Peanut Butter Cup Overnight Oats

Breakfast and dessert in one! These peanut butter cup overnight oats combine chocolate and peanut butter for a delicious, filling breakfast that are on regular rotation in my house this summer.

Overnight oats will forever be my favorite summer breakfast. I love being able to throw breakfast together  the night before and wake up to a delicious, filling, chilled breakfast to enjoy!

I have so many recipes for overnight oats on Eating Bird Food — everything from strawberry overnight oats (that taste like strawberry shortcake) and chocolate banana overnight oats to zucchini bread overnight oats. That said, you can never have too many overnight oat recipes and recently I was inspired to create a new recipe using one of my favorite flavor combinations ever… peanut butter + chocolate.

Two glass jars filled with chocolate peanut butter cup overnight oats with chocolate chips and peanut butter on top. Gold spoon in a bowl of peanut butter.
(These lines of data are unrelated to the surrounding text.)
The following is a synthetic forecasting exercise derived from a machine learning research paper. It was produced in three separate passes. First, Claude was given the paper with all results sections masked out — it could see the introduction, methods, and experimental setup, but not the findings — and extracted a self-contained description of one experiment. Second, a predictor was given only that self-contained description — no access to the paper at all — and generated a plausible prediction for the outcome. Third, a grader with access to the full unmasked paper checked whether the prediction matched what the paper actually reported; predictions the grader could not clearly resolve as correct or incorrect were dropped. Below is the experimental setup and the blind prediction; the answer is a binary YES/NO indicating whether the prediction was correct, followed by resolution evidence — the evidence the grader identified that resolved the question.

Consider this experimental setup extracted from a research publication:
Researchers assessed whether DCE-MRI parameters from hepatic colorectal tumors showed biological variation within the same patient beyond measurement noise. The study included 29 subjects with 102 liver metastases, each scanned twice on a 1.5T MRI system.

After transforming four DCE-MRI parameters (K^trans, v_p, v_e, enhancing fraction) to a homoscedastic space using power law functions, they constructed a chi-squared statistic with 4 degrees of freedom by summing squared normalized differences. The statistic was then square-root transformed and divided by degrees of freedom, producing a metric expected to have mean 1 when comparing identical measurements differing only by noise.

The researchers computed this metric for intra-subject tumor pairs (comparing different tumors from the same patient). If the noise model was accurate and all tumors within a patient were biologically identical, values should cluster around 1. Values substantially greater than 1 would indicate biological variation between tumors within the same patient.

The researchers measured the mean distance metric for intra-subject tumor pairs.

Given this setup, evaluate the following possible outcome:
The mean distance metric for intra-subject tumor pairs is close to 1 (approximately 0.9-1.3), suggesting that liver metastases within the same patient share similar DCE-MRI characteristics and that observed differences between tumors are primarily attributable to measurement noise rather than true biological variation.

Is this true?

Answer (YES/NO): NO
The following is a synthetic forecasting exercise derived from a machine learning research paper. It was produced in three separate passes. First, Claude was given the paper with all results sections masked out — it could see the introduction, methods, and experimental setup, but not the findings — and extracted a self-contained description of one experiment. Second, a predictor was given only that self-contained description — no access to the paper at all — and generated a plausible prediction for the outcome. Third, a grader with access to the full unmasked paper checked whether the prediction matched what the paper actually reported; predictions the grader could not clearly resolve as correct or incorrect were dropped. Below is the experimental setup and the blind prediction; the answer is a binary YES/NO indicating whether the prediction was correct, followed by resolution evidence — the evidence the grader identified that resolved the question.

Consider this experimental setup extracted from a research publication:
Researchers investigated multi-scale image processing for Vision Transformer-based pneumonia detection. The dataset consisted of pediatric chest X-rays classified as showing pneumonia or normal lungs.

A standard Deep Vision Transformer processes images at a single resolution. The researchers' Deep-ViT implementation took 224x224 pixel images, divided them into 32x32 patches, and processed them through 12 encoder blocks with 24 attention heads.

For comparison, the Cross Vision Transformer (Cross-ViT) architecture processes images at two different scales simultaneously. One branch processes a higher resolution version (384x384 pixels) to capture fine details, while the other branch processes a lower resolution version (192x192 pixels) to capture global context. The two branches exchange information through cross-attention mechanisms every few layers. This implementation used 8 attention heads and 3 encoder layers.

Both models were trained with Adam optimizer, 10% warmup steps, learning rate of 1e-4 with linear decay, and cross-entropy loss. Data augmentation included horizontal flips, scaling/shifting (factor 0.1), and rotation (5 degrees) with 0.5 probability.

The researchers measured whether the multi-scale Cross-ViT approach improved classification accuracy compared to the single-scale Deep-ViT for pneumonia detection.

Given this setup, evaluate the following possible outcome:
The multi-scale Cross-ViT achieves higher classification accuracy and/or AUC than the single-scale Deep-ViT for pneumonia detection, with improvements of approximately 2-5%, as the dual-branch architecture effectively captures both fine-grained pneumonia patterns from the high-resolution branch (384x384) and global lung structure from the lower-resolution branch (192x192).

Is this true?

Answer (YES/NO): NO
Ingredients Needed for Peanut Butter Cup Overnight Oats

  • old fashioned rolled oats – rolled oats are the best for overnight oats. Instant/quick oats and steel cut oats don’t work the same because they don’t absorb liquid like rolled oats do
  • chocolate protein powder – this is what gives the overnight oats their chocolatey flavor. I use a plant-based chocolate protein powder that is sweetened with stevia. If your protein powder isn’t sweetened, you’ll likely want to add a little sweetener, like maple syrup
  • almond milk – I like using unsweetened vanilla almond milk, but any type of milk will work
  • vanilla extract
  • sea salt – a pinch of sea salt is the perfect flavor enhancer and brings out the nutty flavor of the oats
  • chocolate chips – I like using Lily’s dark chocolate chips because they’re sugar-free and low in carbs. I’ve also made this recipe with a chopped up Lily’s peanut butter cup instead of the chocolate chips. If definitely takes the pb cup overnight oats to a whole new level!
  • peanut butter – I highly recommend using peanut butter for this recipe since it is peanut butter cup inspired, but if you want to swap it for a different nut butter, go right ahead

A white bowl filled with chocolate peanut butter overnight oats topped with peanut butter, chocolate chips and granola.

Overnight Oats Ratio

The base “recipe” for overnight oats is so simple! The hardest part is getting the right ratio of oats to liquid, but if you follow my recipes you’ll be set!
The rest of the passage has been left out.